Statistics and Data Analysis: Overall: use R. Its has the largest ecosystem of statistical packages.
- For Bayesian modeling, Stan has bindings for everything, but it’s easiest to use from R, and the rest of the toolkit (brms, loo, bayesplot, etc) doesn’t have an equivalent outside of R. Turing.jl and PyMC3 are substantially slower, and Numpyro is less mature (although it can be faster on a GPU).
- For visualization, R has ggplot2 and ggpairs, Julia has AlgebraOfGraphics and Python has Seaborn. They’re all about as good as each other.
- The data manipulation, R has the tidyverse, Python has polars and Julia has Dataframes.jl. I actually find Dataframes.jl to be the nicest of the bunch (with DataframesMeta).
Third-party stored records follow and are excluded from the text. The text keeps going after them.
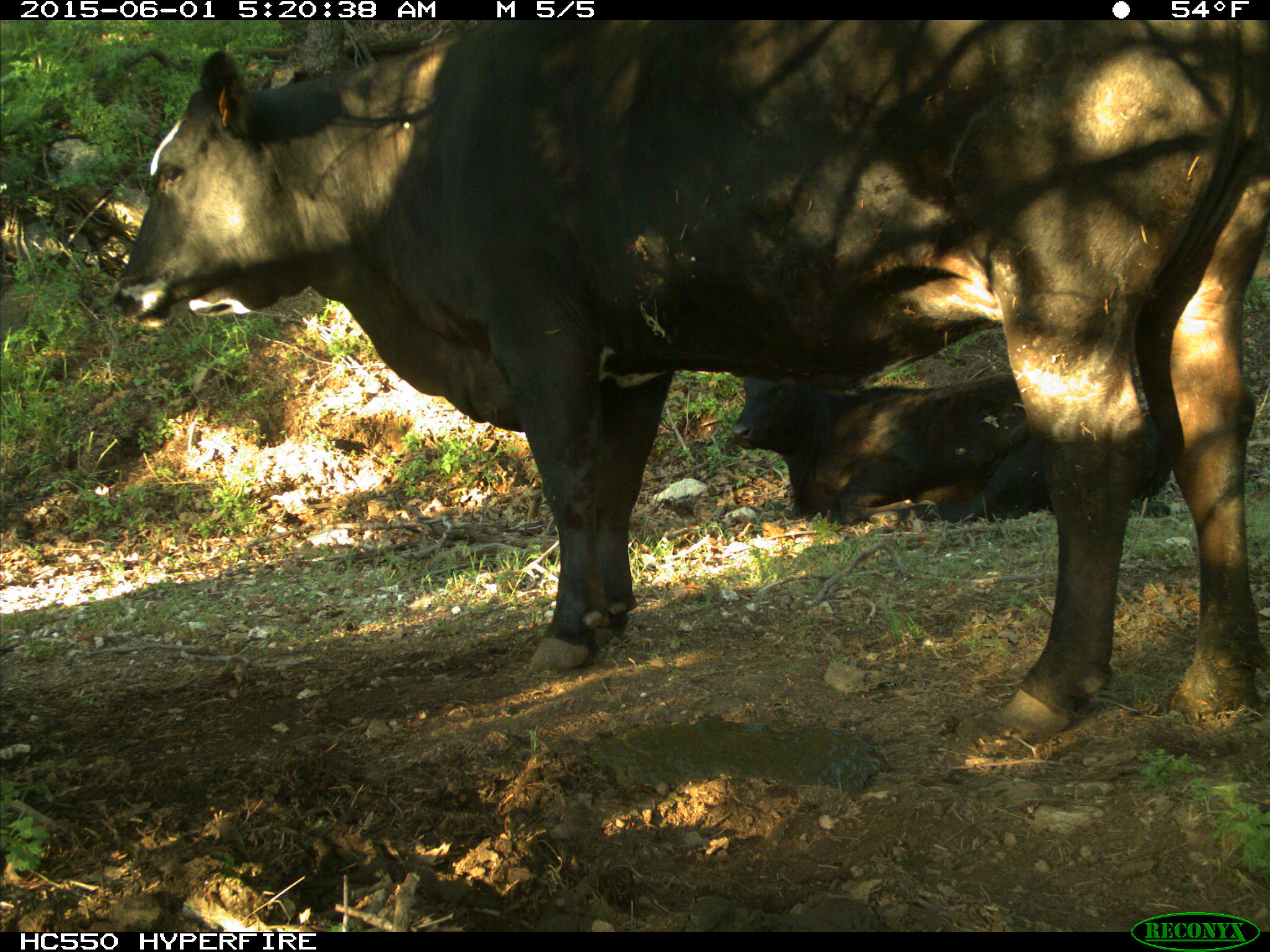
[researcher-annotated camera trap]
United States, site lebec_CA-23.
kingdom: Animalia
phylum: Chordata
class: Mammalia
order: Artiodactyla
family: Bovidae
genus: Bos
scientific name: Bos taurus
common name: domestic cow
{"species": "Bos taurus (domestic cow)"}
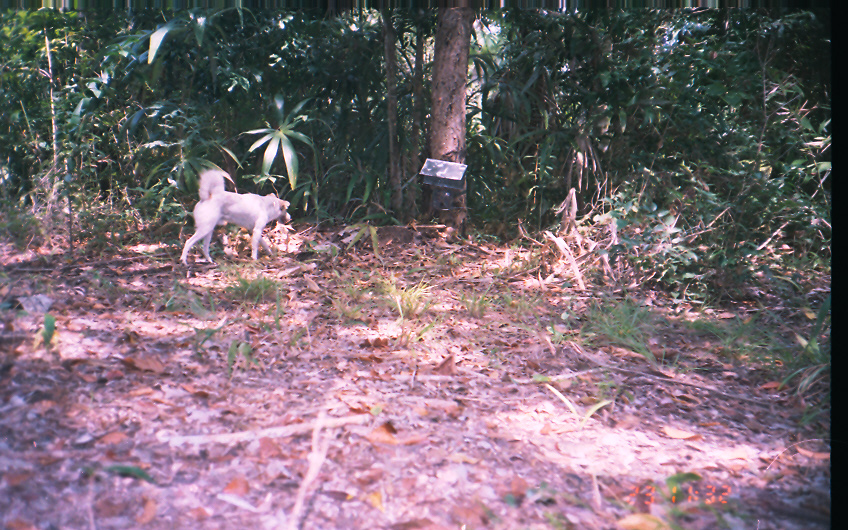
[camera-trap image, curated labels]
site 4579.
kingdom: Animalia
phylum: Chordata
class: Mammalia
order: Carnivora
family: Canidae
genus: Canis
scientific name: Canis familiaris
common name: domestic dog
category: canis lupus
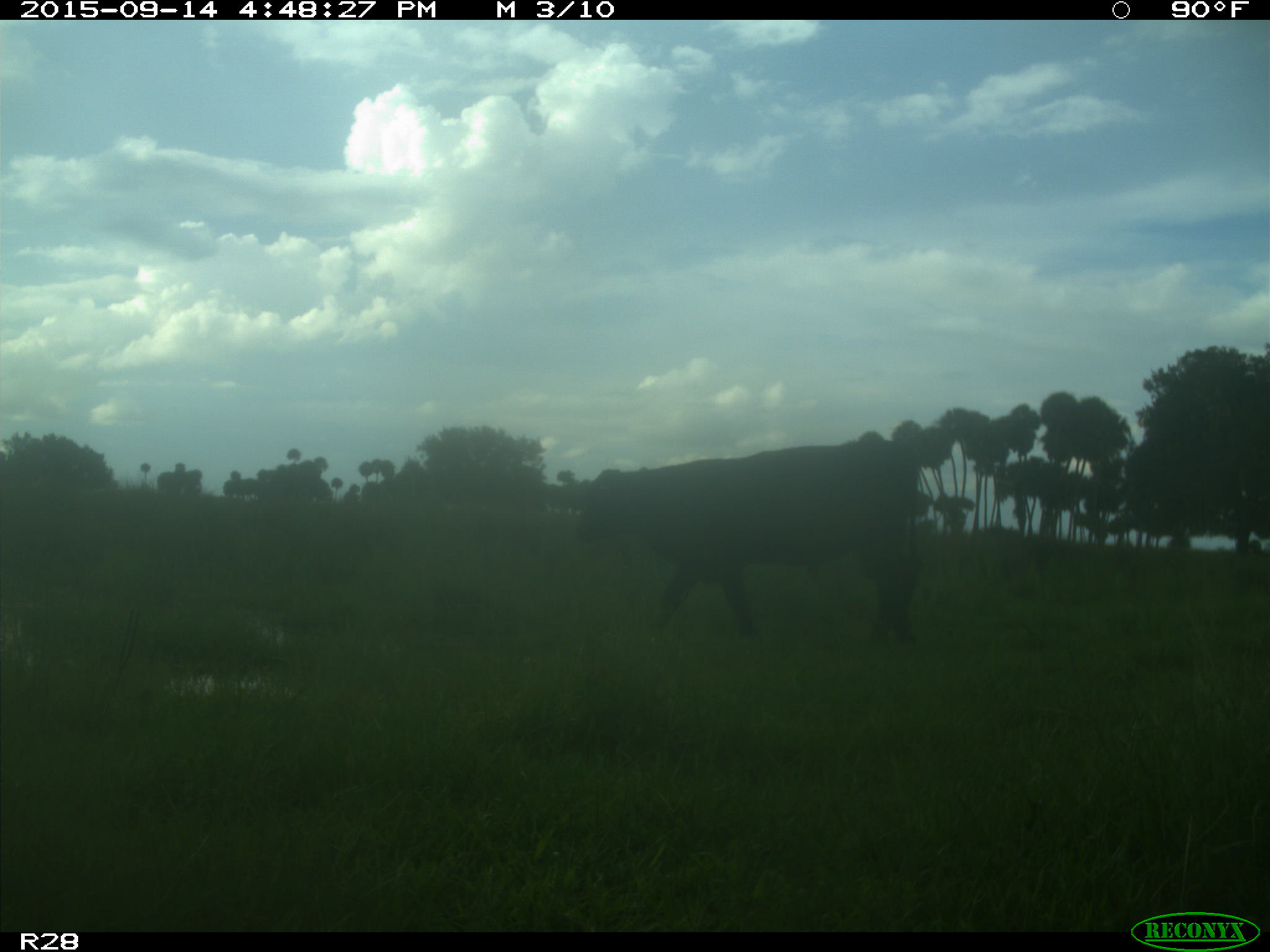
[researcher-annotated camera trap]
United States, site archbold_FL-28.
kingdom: Animalia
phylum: Chordata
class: Mammalia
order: Artiodactyla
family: Bovidae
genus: Bos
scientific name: Bos taurus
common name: domestic cow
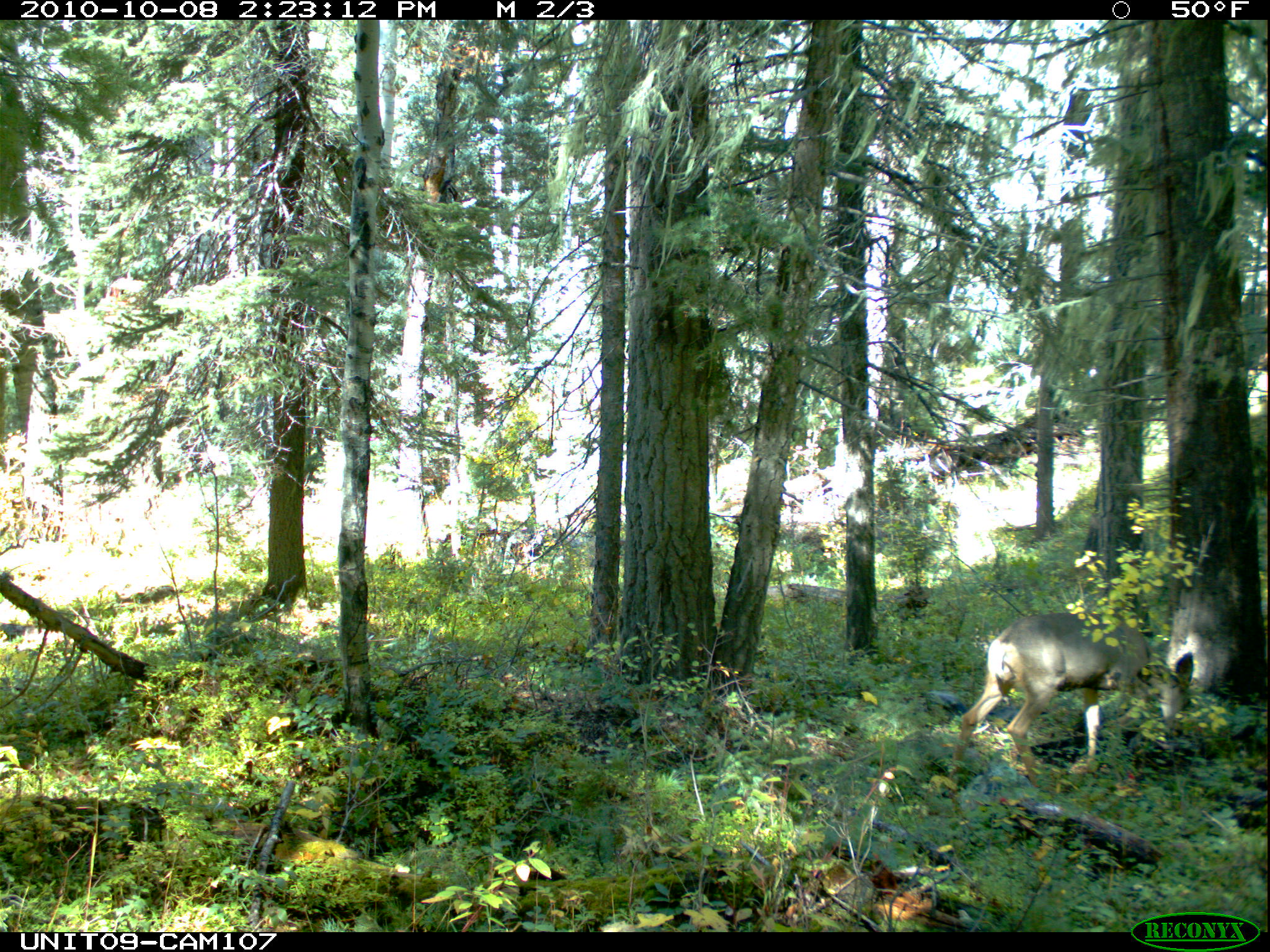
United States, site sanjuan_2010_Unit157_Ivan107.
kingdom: Animalia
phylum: Chordata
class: Mammalia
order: Artiodactyla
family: Cervidae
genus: Odocoileus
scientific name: Odocoileus hemionus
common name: mule deer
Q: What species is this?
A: Odocoileus hemionus (mule deer).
Polars makes you learn a whole separate DSL instead of using the base language, and the rest of the Python ecosystem uses Pandas, so you constantly have to convert back and forth. Pandas itself its a nonstarter - generally slow, verbose, and hard to use.
- For geographic queries, R’s sf and Julia’s GeoStats are lovely. Python’s GeoPandas, being based on Pandas, is much more annoying to use.
- For frequentist statistics, Python’s statsmodels and Julia’s GLMs, MixedModels, Survey and Survival packages give you much of base R and its lmer, survey and survival packages.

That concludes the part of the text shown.